WORK TO DO:
Reproduce everything in the listing from the line containing "At what distance from the camera" down to the end of the listing, both ends included.

MATERIAL FOR THE TASK:
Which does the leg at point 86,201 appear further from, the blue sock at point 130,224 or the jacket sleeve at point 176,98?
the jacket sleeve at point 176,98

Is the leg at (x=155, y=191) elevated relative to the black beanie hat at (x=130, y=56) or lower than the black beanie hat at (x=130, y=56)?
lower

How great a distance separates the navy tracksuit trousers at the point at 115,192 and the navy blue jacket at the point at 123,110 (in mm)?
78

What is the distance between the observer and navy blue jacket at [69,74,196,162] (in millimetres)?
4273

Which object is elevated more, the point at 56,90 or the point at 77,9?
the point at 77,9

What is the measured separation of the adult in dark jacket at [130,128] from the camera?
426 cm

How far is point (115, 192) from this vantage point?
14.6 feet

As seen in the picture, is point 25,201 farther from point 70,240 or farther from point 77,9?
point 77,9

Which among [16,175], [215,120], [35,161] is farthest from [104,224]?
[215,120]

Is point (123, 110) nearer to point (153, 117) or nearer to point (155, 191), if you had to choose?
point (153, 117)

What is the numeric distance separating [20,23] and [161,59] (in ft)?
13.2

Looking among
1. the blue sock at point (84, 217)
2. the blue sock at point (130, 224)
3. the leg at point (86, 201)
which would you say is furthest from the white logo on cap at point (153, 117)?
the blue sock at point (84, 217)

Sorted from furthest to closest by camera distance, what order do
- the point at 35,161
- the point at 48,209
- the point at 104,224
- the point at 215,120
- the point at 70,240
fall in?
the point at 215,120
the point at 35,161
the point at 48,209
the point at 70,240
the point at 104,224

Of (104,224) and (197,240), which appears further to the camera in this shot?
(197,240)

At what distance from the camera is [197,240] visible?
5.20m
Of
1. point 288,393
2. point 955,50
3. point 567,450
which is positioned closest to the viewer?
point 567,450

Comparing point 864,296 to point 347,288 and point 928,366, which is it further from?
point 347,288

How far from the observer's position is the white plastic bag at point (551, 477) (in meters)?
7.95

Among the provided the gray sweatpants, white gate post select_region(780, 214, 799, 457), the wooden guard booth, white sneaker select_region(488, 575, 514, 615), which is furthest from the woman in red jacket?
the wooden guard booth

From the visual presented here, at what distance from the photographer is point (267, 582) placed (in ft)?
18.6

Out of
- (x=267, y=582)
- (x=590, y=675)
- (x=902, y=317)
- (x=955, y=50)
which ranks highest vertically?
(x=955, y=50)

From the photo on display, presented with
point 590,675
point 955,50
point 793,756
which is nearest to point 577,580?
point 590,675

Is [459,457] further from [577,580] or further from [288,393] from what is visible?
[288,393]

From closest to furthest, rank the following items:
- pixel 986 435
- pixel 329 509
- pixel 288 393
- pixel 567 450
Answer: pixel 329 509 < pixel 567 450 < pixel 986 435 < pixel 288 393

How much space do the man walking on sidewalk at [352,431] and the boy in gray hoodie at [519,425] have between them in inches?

RESPONSE TO THIS TASK:
At what distance from the camera is [197,240] visible?
5.20m
Of
1. point 288,393
2. point 955,50
3. point 567,450
which is positioned closest to the viewer?
point 567,450

Comparing point 864,296 to point 347,288 and point 928,366, which is it further from?
point 347,288

How far from the observer's position is the white plastic bag at point (551, 477) (in meters)?
7.95

Among the provided the gray sweatpants, white gate post select_region(780, 214, 799, 457), the wooden guard booth, white sneaker select_region(488, 575, 514, 615), which is furthest from the woman in red jacket?
the wooden guard booth

From the visual presented here, at what distance from the photographer is point (267, 582) placed (in ft)?
18.6

Out of
- (x=267, y=582)
- (x=590, y=675)
- (x=902, y=317)
- (x=955, y=50)
which ranks highest vertically?
(x=955, y=50)

From the photo on display, presented with
point 590,675
point 955,50
point 793,756
which is nearest to point 577,580?
point 590,675

Is [459,457] further from [577,580] or further from [288,393] from what is visible?
[288,393]

From closest to furthest, rank the following items:
- pixel 986 435
- pixel 329 509
- pixel 288 393
- pixel 567 450
Answer: pixel 329 509 < pixel 567 450 < pixel 986 435 < pixel 288 393

How much space do the man walking on sidewalk at [352,431] and the boy in gray hoodie at [519,425] have between them in inches?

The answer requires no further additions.